German parliament advances bill to give Merkel more powers over coronavirus measures

The measure, which is expected to become law, would require local officials to impose restrictions when cases spike.

German parliament advances bill to give Merkel more powers over coronavirus measures

BERLIN — The German parliament on Wednesday approved changes to the Infection Protection Law meant to give Berlin more power over the country’s coronavirus restrictions, overruling loud criticism from opposition parties.

The measure would strip state capitals of certain decision-making abilities over measures like restricting private gatherings, closing schools and shops, imposing nighttime curfews and requiring employers to either offer coronavirus tests or ask employees to work from home.

Under the amendments, a so-called emergency brake would be triggered when an area has more than than 100 new coronavirus infections per 100,000 inhabitants over seven days, requiring that area to impose more restrictions.

MPs from all opposition parties attacked the plan.

“Your draft law has considerable flaws,” said Christine Aschenberg-Dugnus, health spokeswoman for the Free Democrats (FDP), who have long been outspoken critics of giving up too many freedoms for the sake of tougher infection prevention.

But their critiques are unlikely to stop the measure from becoming law. On Thursday, the amended bill is scheduled to go to the Bundesrat, Germany’s upper house, representing the 16 state governments, where it is expected to pass. The measure would remain in force until June 30.

The move comes on the heels of weeks of warnings from virologists and intensive care physicians, who have insisted Germany must urgently slow its third wave of coronavirus infections to prevent hospitals from being overwhelmed and death numbers from spiking.

On Tuesday, 24,884 new coronavirus cases were registered in Germany, over 3,000 more than a week before. There were also 331 deaths from COVID-19 reported over 24 hours.

But lockdown fatigue has also gained ground.

“The planned curfews are not an appropriate measure,” said Aschenberg-Dugnus, citing a lack of scientific evidence for the efficacy of night-time curfews. “Simply hoping that they will do some good is not enough to justify such a serious encroachment on fundamental rights.”

Originally, citizens were supposed to be confined to their homes between 10 p.m. and 5 a.m. under the emergency brake to reduce the number of infections stemming from private gatherings.
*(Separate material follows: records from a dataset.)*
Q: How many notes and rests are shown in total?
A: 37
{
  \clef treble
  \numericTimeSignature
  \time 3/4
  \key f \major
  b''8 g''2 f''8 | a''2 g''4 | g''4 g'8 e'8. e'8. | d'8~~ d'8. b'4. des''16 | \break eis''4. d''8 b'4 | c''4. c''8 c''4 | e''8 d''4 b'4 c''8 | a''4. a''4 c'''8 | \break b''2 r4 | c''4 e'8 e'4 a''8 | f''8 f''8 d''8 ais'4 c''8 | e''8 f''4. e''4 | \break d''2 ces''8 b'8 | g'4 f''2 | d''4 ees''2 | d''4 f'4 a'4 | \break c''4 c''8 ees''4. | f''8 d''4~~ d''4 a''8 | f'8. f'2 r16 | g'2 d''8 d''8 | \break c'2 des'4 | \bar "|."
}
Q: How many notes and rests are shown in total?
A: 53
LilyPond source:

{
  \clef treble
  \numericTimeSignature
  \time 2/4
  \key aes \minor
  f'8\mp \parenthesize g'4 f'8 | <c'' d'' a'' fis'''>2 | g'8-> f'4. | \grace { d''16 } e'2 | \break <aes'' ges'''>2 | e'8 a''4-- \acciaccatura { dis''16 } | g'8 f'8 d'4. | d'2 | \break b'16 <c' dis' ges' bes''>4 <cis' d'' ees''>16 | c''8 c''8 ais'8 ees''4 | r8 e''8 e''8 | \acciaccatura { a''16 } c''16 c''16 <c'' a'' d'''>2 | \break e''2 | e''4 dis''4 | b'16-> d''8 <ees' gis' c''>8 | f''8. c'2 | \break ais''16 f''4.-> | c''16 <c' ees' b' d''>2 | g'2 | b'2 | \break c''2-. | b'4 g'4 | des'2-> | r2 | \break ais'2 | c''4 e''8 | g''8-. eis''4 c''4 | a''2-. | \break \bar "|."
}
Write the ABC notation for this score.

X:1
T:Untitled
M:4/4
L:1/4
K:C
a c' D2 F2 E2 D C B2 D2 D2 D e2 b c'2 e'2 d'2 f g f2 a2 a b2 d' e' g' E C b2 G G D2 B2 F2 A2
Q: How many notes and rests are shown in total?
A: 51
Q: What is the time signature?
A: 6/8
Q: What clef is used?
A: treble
But constitutional concerns, as well as loud criticism from the FDP and other opposition parties, prompted the government to allow going for a walk and jogging alone between 10 p.m. and midnight.

While lawmakers were debating inside, anti-restriction activists were protesting outside in Berlin’s government quarter, prompting police to step in, citing violations of the coronavirus public gathering rules.

“Today there are some on the streets of this city who claim the situation is not serious,” said Vice Chancellor Olaf Scholz, adding that protesters were wrong because “80,000 citizens have died and … that cannot be ignored.”

Health Minister Jens Spahn chimed in, particularly defending the concept of curfews on the grounds that two-thirds of all infections in Germany were currently occurring in private surroundings.

“These restrictions … are appropriate and proportionate in view of the situation, and they are also effective, as we have seen in almost all other European countries, my colleague,” he said in the direction of Aschenberg-Dugnus.

But the Greens and the far-left Die Linke also criticized curfews, arguing that there should be more tailored measures, especially when it comes to the workplace and schools.

“While you want to impose curfews from an incidence of 100, children are supposed to go to school up to an incidence of 165 [new infections per 100,000 inhabitants over seven days],” said Amira Mohamed Ali, co-leader of Die Linke’s parliamentary group. “Where did you actually get those numbers? Was it a random throw of the dice?”

The FDP has already announced it will file a complaint at Germany’s Constitutional Court if the law comes into force.